Und wie bewerten's eine Immobilie oder eine Beteiligung? - Sobald der Ertragswert ins Spiel kommt, sind's bei den zukünftigen Zahlungsflüssen: Beim Bausparer können's noch sagen der hat heute einen Barwert von 100, weil ich in 2 Jahren sicher 105 raus bekomme. Und beim Derivat werden's eben nicht "sicher" sagen können was raus kommt, deswegen geht da die Risikoeinschätzung stark ein.

Also plan vanilla irs und ccs, cap/floor/collar lassen sich recht einfach bewerten, wie sollte eine bank denn sonst ein geschaeft preisen oder eine early termination fee berechnen.
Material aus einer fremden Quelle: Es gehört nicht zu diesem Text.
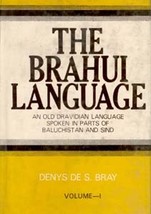 The Brahui Language (An Old Dravidian Language Spoken in Parts of Ba [Hardcover] - £32.15 GBP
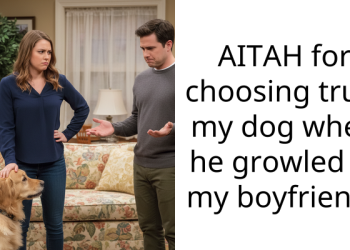 AITAH for choosing trust my dog when he growled at my boyfriend?
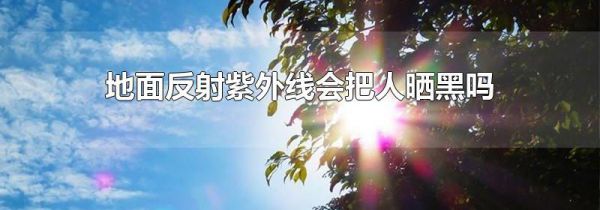 地面反射紫外线会把人晒黑吗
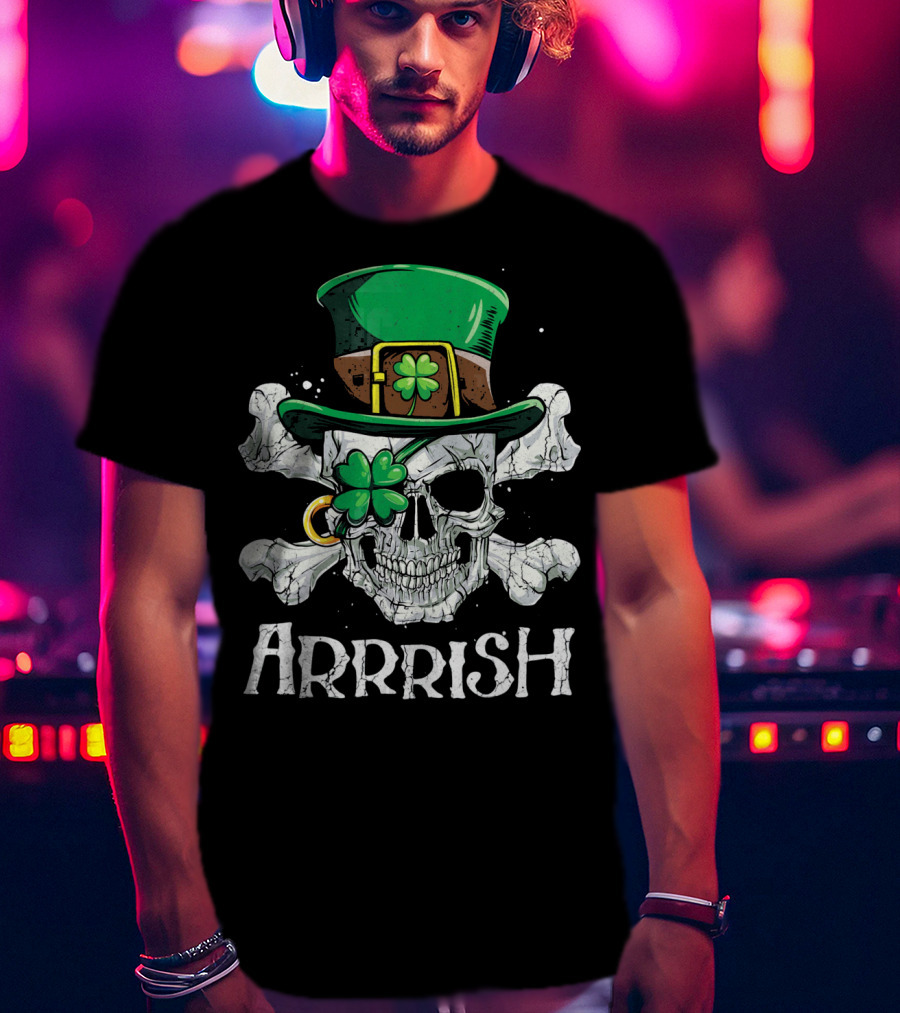 Arrrish Leprechaun Pirate Skull With Green Hat And Clover Eyepatch T-Shirt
Die geschaefte werden ja bald standard maessig via ccp gecleared.

Wie das mit knock in/out oder range accrual swaps aussieht weiss ich nicht, aber auch diese geschaefte werden weltweit 1000 fach gehandelt und jede bank muss sowas preisen koennen.

Die sache ist wohl die, dass die meisten kommunen kein front arena , kondor+ oder aehnliches nebst aktuellen marktaten haben, um die bewertung taeglich durchzufuehren.

Naja - das maximale Risiko eines Portfolios ist ja nicht die Summe der maximalen EInzelrisiken.

Und bei einem mit Unsicherheit behafteten Investment werden's wohl nicht autromatisch die Bewertung der Bank oder den Kaufpreis ansetzen.

Und wenn's Mrd verwalten sollten's auch selbst bewerten und das nicht der Bank überlassen.

Der Tageswert ist ja auch uninteressant beispielsweise bei der Frage: WIeviel ist ein Geschäft heute wert, bei dem SIe verenbart haben am 1.3. 2014 um 10 Mio EUR 4 Mio türkische Lira zu kaufen.

Wie würden denn SIE den Wert ermitteln?

Wir sollten aber bewertung (ich loese heute auf) und zukuenftiges Risiko schon unterscheiden.

Hier geht es um die bewertung und nicht um das zukuenftige risiko.

Wie Sie aus der Unternehmensbewertung sicher wissen ist der gemeine Wert nicht der Liquidatioswert.
Bei Finanzgeschäften ist das nicht anders.

soweit ich weiss müssen Finanzgeschäfte nach IFRS mark to market bewertet werden.

Der reale Wert eines Finanzgeschäftes kann natürlich höher sein, wobei gerade bei einem Zinsswap wüsste ich nicht, wie der Wert von der Marktbewertung abweichen sollte.

Umso exotischer die Produkte, desto grösser der Spielraum. Zur Bewertung braucht man mitunter Parameter, für die es keinen Markt gibt.
Wo nimmt man beispielsweise die implizite Korrelation zwischen EUR/BRL-Devisenkurs und EUR/ISK-Devisenkurs für 10 Jahre her?

wie gesagt ich bin kein Accounting experte. Kann schon sein, dass es hier noch schwächen gibt.

Normaler gilt aber im Zweifelsfall das Niederstwertprinzip, ob und wie man das aber auf ein Zinsderivat anwenden kann .... keine ahnung.

Dann sollte die Bewertung allerdings der aktuell erzielbare Preis am Markt sein

Das hat in vielen Fällen bei dieser Art von Geschäften wenig Sinn.

ja sehe ich auch so, man sollte eigentlich immer mit den Wiederbeschaffungswerten bewerten (Mark 2 Market)

das einzige Problem könnte sein, dass die Position ev schon so aus dem Ruder ist, dass der Markt dafür nicht mehr liquide genug ist, man die position quasi nicht mehr glattstellen kann bzw man den wiederbeschaffungswert schätzen muss. Ich bin allerdings kein Accounting experte was zinsderivate anbelangt (sonst auch nicht).

Danke, Frau Rössler! Und viel Glück!

Ich hoffe, die Grünen werden auch bei der Wahl belohnt. Wenn ich ans Burgenland nach dem Bank-Burgenland-Desaster denke, schwant mir allerdings Schlimmes.

Die Wähler sind was Korruption und Misswirtschaft mittlerweile doch einges sensibler.

Allerdings werden sicher viele davon einfach dumpf Protest wählen, anstatt sich für eine seriöse Alternative entscheiden - oder einfach gar nicht mehr wählen.